Ryan laid out the issues at the top of SIFMA’s list regarding Dodd-Frank, the “SIFMA Seven.” They are: systemic risk, resolution authority, derivatives, securitization and the credit rating agencies, capital/liquidity, Volker (Proprietary Trade and Private Equity), and the IA/BD fiduciary standard issue.

As to the fiduciary standard issue, I queried Ryan after his speech about relying on disclosures to address conflicts when a mountain of evidence suggests disclosures often don’t work. In his candid reply to my questions, Ryan was very conversant on the topic.

Ryan stated matter-of-factly that the “uniform” fiduciary standard that the Securities and Exchange Commission (SEC) is working on will not be the fiduciary standard under the Advisers Act of 1940, because, he opined, we have to have a standard that will “work for everyone.” He then spoke about recently attending a SIFMA meeting of experts on disclosures who apparently were tasked with coming up with disclosures that clients can understand.

I emailed a SIFMA spokesperson for more information on this meeting; the prompt reply stated: “We don’t discuss private meetings.”

Ryan seemed impressed with the SIFMA experts’ knowledge on the topic, and then talked about how important it is that disclosures be clear and short, and not like the “fifty pages” of disclosures in a mortgage contract. When pressed on the research concluding how often disclosures do not work, and may even be harmful, Ryan commented that short and clear disclosures should be understandable.

Putting aside for a moment the entire issue of the appropriate role for disclosures in addressing conflicts, and the fiduciary requirement to not delegate the advisor’s responsibility to a statement – regardless how clear and short – there is some potential good in what SIFMA appears to be doing.

First, SIFMA seems to acknowledge the status quo disclosure regime is ineffective. This is good. Second, if SIFMA is seriously working on reengineering the disclosure regime (with outside “experts”) that may work more effectively, this is also good.

However, these first two points will matter only if there is also a fundamental acknowledgement of investors’ – and thus disclosures’ – limits. This acknowledgement is consistent with the massive scale of investor misunderstandings regarding advisory and brokerage services that almost no one seriously questions today. It is also personified in SEC Commissioner Elisse Walter’s observation that investors should not be expected to understand the legal differences between brokers and advisors. The acknowledgement is that disclosures must be viewed as presumptively ineffective, and bare the burden of proving otherwise before being deemed appropriate. This requirement logically connects the SEC’s investor protection mission with its traditional reliance on disclosures.

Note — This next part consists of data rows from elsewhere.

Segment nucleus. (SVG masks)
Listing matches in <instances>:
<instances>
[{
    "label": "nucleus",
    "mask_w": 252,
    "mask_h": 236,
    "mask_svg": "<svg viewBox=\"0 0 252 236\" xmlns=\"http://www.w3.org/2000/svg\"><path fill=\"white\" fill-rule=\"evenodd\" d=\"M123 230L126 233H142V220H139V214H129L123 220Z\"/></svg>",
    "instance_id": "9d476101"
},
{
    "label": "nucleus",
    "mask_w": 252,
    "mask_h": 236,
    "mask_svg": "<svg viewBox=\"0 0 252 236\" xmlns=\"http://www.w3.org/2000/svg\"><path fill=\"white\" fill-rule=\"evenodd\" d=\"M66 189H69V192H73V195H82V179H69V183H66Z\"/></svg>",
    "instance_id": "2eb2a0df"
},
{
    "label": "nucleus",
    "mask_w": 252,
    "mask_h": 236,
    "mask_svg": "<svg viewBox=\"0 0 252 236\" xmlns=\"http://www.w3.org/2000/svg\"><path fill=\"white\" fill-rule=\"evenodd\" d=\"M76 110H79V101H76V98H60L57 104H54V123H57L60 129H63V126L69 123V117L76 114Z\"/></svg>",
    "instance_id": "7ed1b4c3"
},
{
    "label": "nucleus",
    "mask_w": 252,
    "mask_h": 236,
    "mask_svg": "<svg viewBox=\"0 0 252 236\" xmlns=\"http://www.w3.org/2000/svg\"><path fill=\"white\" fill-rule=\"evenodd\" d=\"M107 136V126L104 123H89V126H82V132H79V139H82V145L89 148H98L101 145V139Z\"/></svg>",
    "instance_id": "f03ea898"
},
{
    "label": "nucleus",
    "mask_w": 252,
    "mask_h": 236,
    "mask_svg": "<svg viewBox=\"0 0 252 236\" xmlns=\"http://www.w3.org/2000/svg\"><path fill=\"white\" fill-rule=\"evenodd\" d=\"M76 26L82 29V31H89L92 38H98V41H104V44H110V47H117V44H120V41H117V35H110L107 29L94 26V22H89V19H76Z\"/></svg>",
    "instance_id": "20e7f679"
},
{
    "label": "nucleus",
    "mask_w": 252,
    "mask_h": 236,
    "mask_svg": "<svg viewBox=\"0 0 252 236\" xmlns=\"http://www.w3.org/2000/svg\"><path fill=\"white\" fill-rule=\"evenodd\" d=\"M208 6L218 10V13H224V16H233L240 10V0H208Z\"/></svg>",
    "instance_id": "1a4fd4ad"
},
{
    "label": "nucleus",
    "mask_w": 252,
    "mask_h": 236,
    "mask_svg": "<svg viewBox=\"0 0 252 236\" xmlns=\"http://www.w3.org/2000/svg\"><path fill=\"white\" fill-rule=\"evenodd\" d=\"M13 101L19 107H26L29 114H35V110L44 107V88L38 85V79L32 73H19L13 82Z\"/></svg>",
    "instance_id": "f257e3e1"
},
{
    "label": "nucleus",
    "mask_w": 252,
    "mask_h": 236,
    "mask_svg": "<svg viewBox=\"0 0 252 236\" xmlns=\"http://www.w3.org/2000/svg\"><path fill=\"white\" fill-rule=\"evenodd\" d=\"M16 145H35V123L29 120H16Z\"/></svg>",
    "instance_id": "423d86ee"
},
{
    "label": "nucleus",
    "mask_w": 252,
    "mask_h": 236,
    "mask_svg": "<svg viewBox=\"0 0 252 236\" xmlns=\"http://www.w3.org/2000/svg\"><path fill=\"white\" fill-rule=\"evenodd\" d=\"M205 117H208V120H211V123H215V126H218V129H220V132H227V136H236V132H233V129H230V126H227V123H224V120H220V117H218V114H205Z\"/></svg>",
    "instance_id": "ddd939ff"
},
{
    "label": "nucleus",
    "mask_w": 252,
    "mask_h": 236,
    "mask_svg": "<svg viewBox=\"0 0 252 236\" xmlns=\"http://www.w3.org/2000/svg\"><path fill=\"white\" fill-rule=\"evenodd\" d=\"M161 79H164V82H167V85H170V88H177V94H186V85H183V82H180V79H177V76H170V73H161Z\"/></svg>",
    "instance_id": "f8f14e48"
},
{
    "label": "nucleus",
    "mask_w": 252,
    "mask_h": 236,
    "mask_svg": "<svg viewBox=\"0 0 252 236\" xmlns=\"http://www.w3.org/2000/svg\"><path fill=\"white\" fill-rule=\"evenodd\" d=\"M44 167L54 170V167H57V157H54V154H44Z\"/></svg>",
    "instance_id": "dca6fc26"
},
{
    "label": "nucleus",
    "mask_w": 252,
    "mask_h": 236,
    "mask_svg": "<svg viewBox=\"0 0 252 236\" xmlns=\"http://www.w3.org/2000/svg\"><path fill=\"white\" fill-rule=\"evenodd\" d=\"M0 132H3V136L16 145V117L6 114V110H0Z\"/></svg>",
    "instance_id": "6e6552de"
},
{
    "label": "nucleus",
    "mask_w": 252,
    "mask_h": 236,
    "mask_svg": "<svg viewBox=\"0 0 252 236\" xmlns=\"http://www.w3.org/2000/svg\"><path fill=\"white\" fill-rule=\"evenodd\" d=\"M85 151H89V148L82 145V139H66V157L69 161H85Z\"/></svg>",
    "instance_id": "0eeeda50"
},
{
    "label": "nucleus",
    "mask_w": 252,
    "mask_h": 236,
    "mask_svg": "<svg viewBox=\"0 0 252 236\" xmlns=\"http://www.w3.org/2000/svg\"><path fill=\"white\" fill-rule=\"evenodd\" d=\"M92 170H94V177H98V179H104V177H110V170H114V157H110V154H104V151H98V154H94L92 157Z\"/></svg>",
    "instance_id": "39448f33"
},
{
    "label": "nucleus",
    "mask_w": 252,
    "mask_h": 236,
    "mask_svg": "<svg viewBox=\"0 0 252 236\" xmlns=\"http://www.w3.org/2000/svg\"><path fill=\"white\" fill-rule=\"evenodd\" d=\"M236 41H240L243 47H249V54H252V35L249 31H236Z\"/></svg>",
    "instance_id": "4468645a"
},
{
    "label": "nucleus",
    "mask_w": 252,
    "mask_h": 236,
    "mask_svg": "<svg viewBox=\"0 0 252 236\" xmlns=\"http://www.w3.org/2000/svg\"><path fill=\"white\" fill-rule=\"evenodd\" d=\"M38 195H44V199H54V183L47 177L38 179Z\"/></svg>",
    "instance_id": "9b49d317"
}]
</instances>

Recent opinion polling suggests there is a fundamental and unsettling change taking place in the American mind. It is that many Americans no longer believe the future will be better than the present. They question the foundation of the American dream, and have virtually no faith in Wall Street or Washington. Applying the fiduciary standard consistent with legal precedent to benefit investors can, in a small way, help reverse this larger trend. This is the only way the fiduciary standard will, as Tim Ryan says it must, “work for everyone.”